Selected extract:
..........
A mental model is our internal understanding of how a system works.

  • used to reason about unfamiliar technology or troubleshoot problems
  • develop through experience; often incomplete or incorrect
  • common errors from misapplying logic of a system: thermostat/oven vs. water tap
  • poor mental models lead to difficulty identifying problems and explaining system behavior
  • interfaces can help through clear instructions, contextual help, and appropriate metaphors

Gulfs of Execution and Evaluation

influential early HCI framework describing gaps between user and interface (D. A. Norman, 1986)

  • gulf of evaluation: understanding state
  • gulf of execution: understanding controls
  • design challenge is bridging these gulfs to reduce cognitive effort
  • framework explores mappings between system design and user understanding
  • provides discourse for identifying mismatches in user-system interaction
Problem with switches: how do you know what happens when you switch it!

Information Processing

  • Mind as information processor: (1980s metaphor) mind processes information through ordered stages (input, processing, output) involving mental representations like images, models, and rules
  • Human processor model: conceptualized cognition as series of perceptual, cognitive, and motor processors to predict user interaction times with computers (Card et al., 1983)
..........
Material provided:
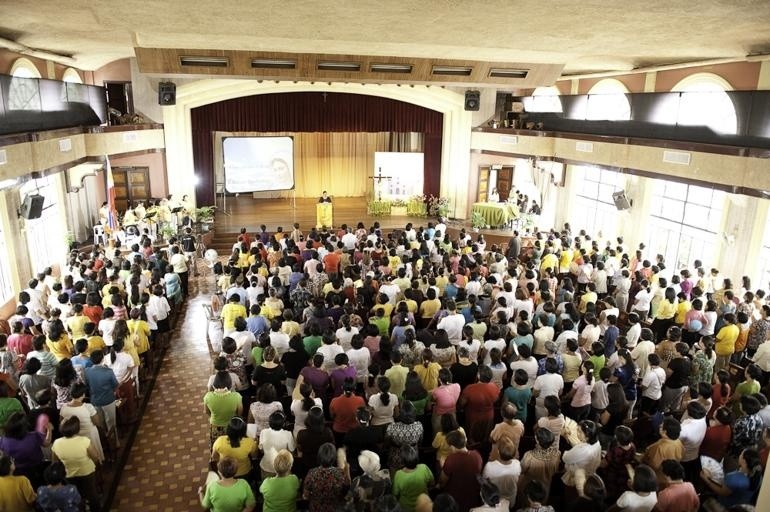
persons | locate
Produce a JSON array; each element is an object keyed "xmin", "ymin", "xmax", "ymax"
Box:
[{"xmin": 0, "ymin": 184, "xmax": 770, "ymax": 511}]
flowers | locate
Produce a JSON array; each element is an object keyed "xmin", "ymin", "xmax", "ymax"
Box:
[{"xmin": 422, "ymin": 194, "xmax": 448, "ymax": 215}]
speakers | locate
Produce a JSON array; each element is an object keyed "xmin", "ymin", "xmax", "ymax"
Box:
[
  {"xmin": 158, "ymin": 81, "xmax": 176, "ymax": 106},
  {"xmin": 612, "ymin": 190, "xmax": 631, "ymax": 211},
  {"xmin": 464, "ymin": 90, "xmax": 480, "ymax": 112},
  {"xmin": 19, "ymin": 194, "xmax": 44, "ymax": 219}
]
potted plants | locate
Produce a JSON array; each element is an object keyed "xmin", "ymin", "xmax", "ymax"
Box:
[
  {"xmin": 472, "ymin": 213, "xmax": 486, "ymax": 232},
  {"xmin": 438, "ymin": 205, "xmax": 450, "ymax": 223}
]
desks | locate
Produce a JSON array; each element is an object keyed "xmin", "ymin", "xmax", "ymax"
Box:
[{"xmin": 473, "ymin": 202, "xmax": 520, "ymax": 229}]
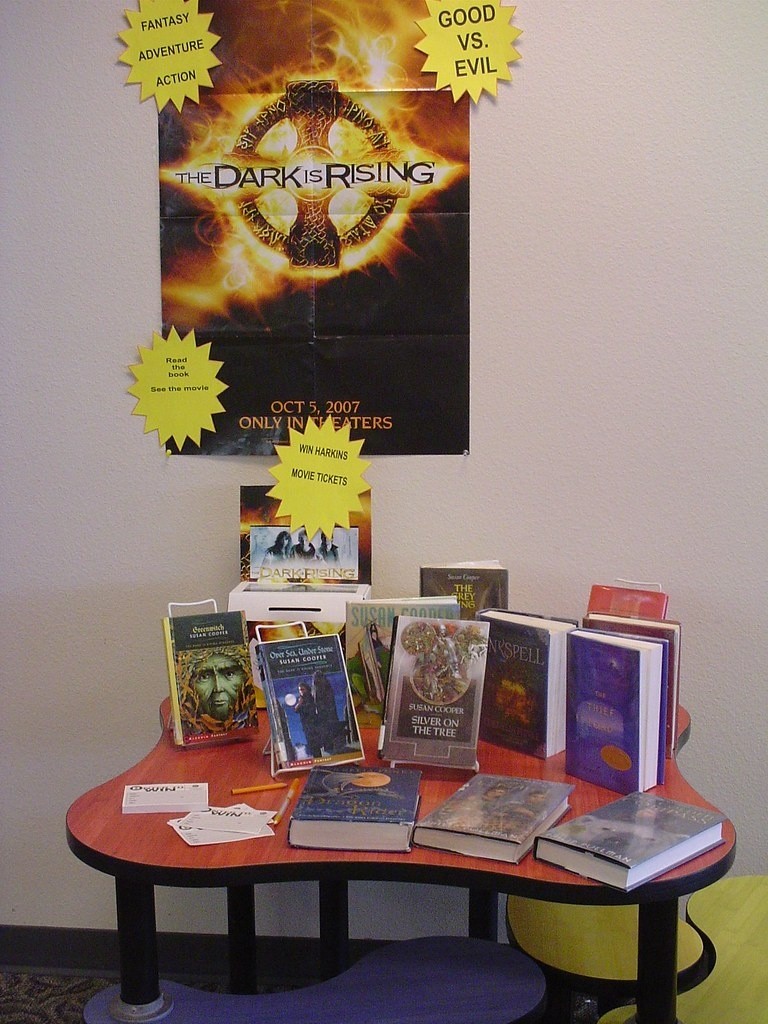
..........
Reproduce the HCI notes from "influential early HCI" up to and including "et al., 1983)", substituting "mental effort" for "cognitive effort". The rows come from a different source than the text.

influential early HCI framework describing gaps between user and interface (D. A. Norman, 1986)

  • gulf of evaluation: understanding state
  • gulf of execution: understanding controls
  • design challenge is bridging these gulfs to reduce mental effort
  • framework explores mappings between system design and user understanding
  • provides discourse for identifying mismatches in user-system interaction
Problem with switches: how do you know what happens when you switch it!

Information Processing

  • Mind as information processor: (1980s metaphor) mind processes information through ordered stages (input, processing, output) involving mental representations like images, models, and rules
  • Human processor model: conceptualized cognition as series of perceptual, cognitive, and motor processors to predict user interaction times with computers (Card et al., 1983)